The microreactor, roughly the size of a standard shipping container, is designed with modular components and safety systems that allow transport by air, land or sea and assembly at forward locations. It is intended to reduce reliance on conventional fuel supply chains, which can be vulnerable and logistically demanding.

16 COMMENTS

    • The US and UK tried that in the 1950’s. The Convair NB-36H was one such aircraft but projects ultimately failed due to massive radiation shielding weight, reactor safety concerns, and the advent of ICBMs

  1. What do you do with the micro reactor when you pull out of the base in a hurry?

    I could well understand the idea of using them on established bases as a power supply that was not grid connected.

    I can also see why these might be a good idea to recharge vehicles in the field and with the battery physics round the corner these might well be needed sooner that you might think.

    • Certain elements can be injected into the system which poison the reactor, making the contents useless for anything other than making a dirty bomb. Anyone trying to make a bomb from it would probably die in the process anyway.

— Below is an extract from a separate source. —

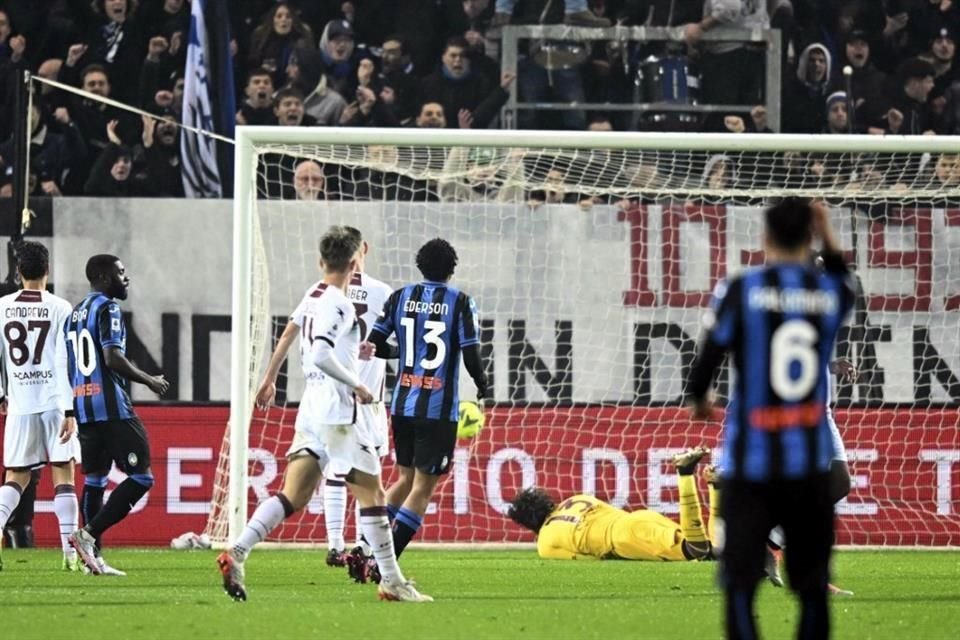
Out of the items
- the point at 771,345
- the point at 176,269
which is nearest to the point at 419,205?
the point at 176,269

      • Absolutely true that the chain reaction can be poisoned.

        As you say the issue is that it is still a mass or radioactive gumpf and that breaks the nuclear non proliferation treaties.

    • If I remember correctly the soviet union used to have a bunch of “nuclear batteries” to power lighthouses along there northern and western coasts. When the union collapsed they were just abandoned, luckily most are in the middle of nowhere.

      • They also have left a load of RORSAT reactor cores floating around in orbit that will come crashing back to earth in about 300 years.. right bunch of polluting shite heads the Soviets.

      • I remember watching a program on those things, all over the place in Russia powering out of the way stations and like you said lighthouses etc, all rotting away and just left! Russian infrastructure is and has been since the 90s is fucked.

    • Rolls Royce’s website has an interesting Advanced Modular Reactor a step down from the SMR at 25MWe. Could be handy for powercut-proofing bases, but a lot less mobile than this type.
      Also, perhaps, surface ships?

      • 25MW is an awful lot. OK 50% loss to turn into electricity.

        Green fuel synthesis needs a *lot* of constant power at a level that solar and batteries can’t really supply.

        • It’s 25MW electricity, 75MW thermal which isn’t great efficiency. It’s hard to tell from the CGI but it looks about the size of a big house.
          Reactors in that power range are competing with MT30 and the like.

          • Well if the output is 25MW electrical that really is a lot and is small town capacity levels but not peak levels. Would cover off ~7,500 homes. Augmented with a few containers of batteries it would cover off ~15,000 homes for the evening peak. This is always the issue with sizing power plant – the peak usage rather than average.

            Although the waste heat can easily power a district heating system on a base so there will be substantial other benefits as well. No need to mess around with heat pumps etc.

            • The website’s here if you want to have a look for yourself:
              rolls-roycecom/innovation/advanced-nuclear-technologies/advanced-modular-reactors.aspx
              The industries listed as applications are quite telling: “Data centres”, “Defence”, “Industrial heat”, “Maritime and logistics”, “Mining” and “Remote Communities”. Anything that needs lots of cheap power that isn’t dependent on outside energy supply.

              • It becomes a lot more cost effective if there is a local use for the waste heat…….

                That said are these things real or are they power point presentations?

                The maritime thing is interesting as they could be pitching it as an MT30 adjunct…ie one MT30 and one of these for baseload.